Secular media intensifies the problem. In 2010, the American Psychological Association (APA) examined various media and found that “girls are portrayed in a sexual manner more often than boys; dressed in revealing clothing, with bodily postures or facial expressions that imply sexual readiness. Women and girls are also more likely to be objectified (used as a decorative object, or as body parts rather than a whole person)” (Huffington Post).

This media barrage helps “create a culture in which a woman is a ‘good object’ when she meets the salient cultural standard of ‘sexy,’” the APA report noted. This “leads girls to evaluate and control their own bodies more in terms of their sexual desirability to others [rather] than in terms of their own desires, health, wellness, achievements, or accomplishments.”

Not Barbie Dolls

Cristen Conger wrtoe: “How do you disentangle the biological facts of attraction and even lust from the more culturally manufactured patterns of sexually objectifying women in all contexts, everywhere all the time? . . . Pretty simple: Don’t treat women like Barbie dolls” (Stuff Mom Never Told You).

Unlike Barbie dolls, women have minds, hearts, and souls, and their value is not dependent on their shape, hair color, or clothing.

Jesus’ Example

In His longest-recorded sermon, Jesus said, “Whoever looks at a woman to lust for her has already committed adultery with her in his heart” (Matt. 5:28 NKJV). In other words, do not stare at a woman to gratify your lustful passion; do not objectify a woman.

Jesus was not living in a holy bubble when He made that statement, for as the God-man He was “tempted in every way, just as we are—yet he did not sin” (Heb. 4:15 NIV).

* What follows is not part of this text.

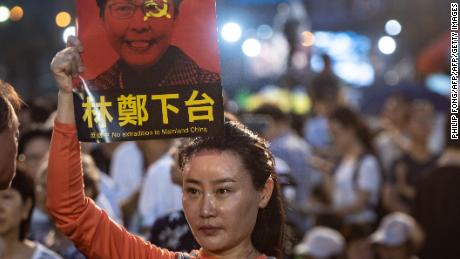 A woman holds a poster of Hong Kong Chief Executive Carrie Lam, against a proposed extradition law, before a candlelight vigil at Victoria Park in Hong Kong on June 4, 2019.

Rather than looking at women lustfully, Jesus always treated them with the highest regard, sometimes shattering cultural barriers to do so. No matter their physical appearance, Jesus saw every woman as a human being in need of divine grace and compassion.

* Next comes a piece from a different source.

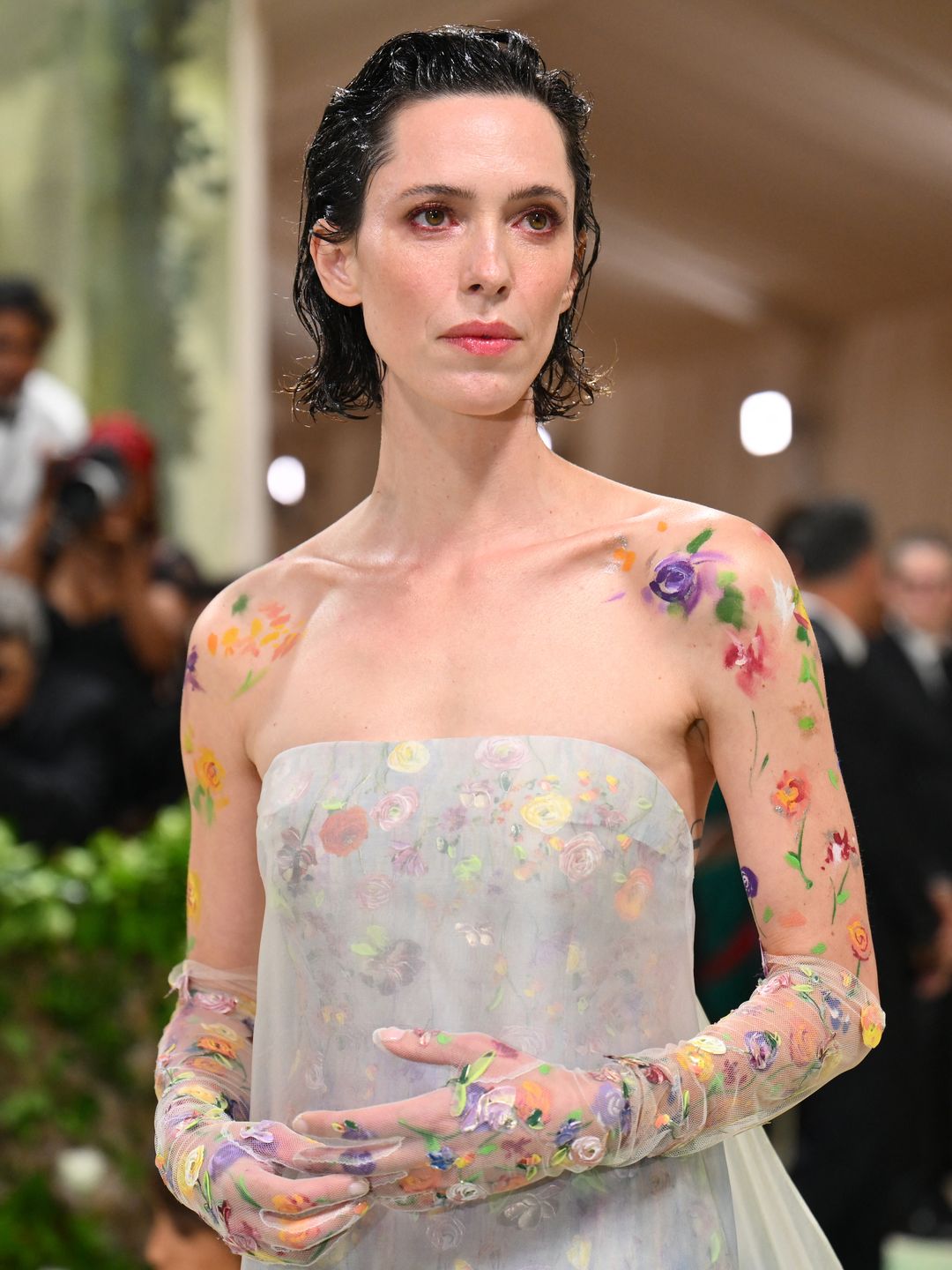 Rebecca Hall with painted floral body art at the Met Gala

Once while teaching in a synagogue, Jesus saw a woman who had been bent over and unable to stand straight for 18 years. He lovingly said to her, “Dear woman, you are healed of your sickness!” (Luke 13:12 NLT). He then touched her, and she was instantly made whole.

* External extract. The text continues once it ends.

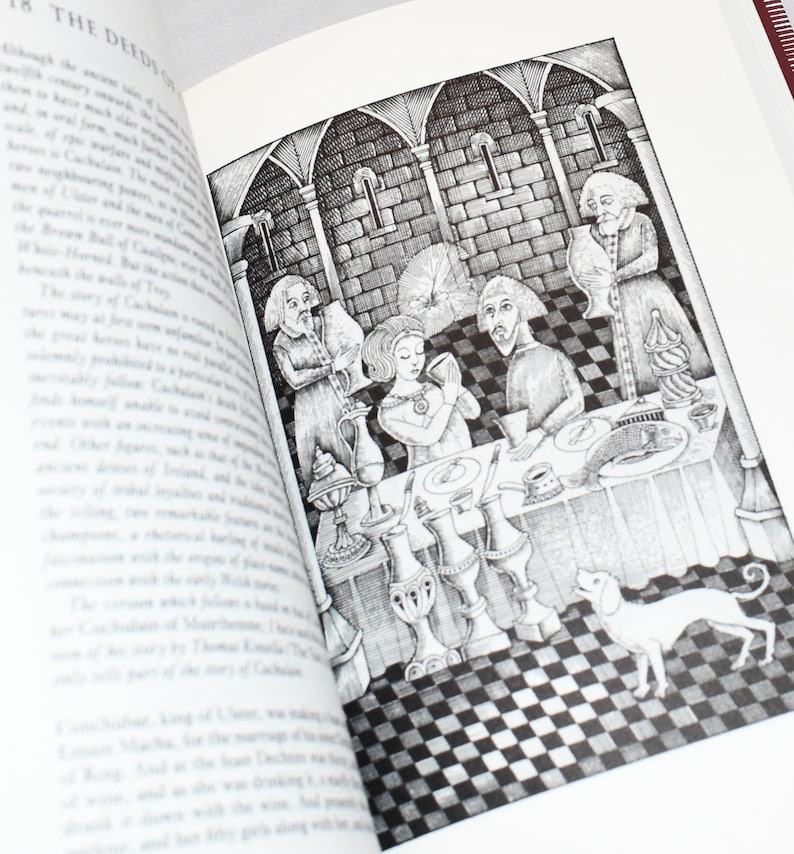 May include: An open book with a black and white illustration depicting a medieval scene. The image shows figures around a table, a dog, and architectural details. The text "THE DEEDS OF" is visible at the top of the page.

At a well in Samaria, Jesus encountered a woman who was attractive enough to have been married five times, and was now living with another man. Yet Jesus saw her empty soul, and offered her the gift of eternal life, which she received (see John 4).

Walk in the Spirit

Jesus Christ was filled with and led by the Holy Spirit as He walked on earth (Luke 2:40; 4:1, 18; Acts 10:38), and the Spirit’s enablement is key for Christian men today to treat women as Jesus did. Paul said, “Walk by the Spirit, and you will not gratify the desires of the flesh” (Gal. 5:16 NIV).

If we will listen, the Holy Spirit will lead us men to turn off movies and TV programs that objectify women . . . turn down suggestive websites . . . turn away from demeaning humor . . . and turn to Jesus Christ as our deliverer from lustful desires.

Through the Spirit, we men can see women not as objects, but as individuals deeply loved by the heavenly Father who made them, like us, in His image.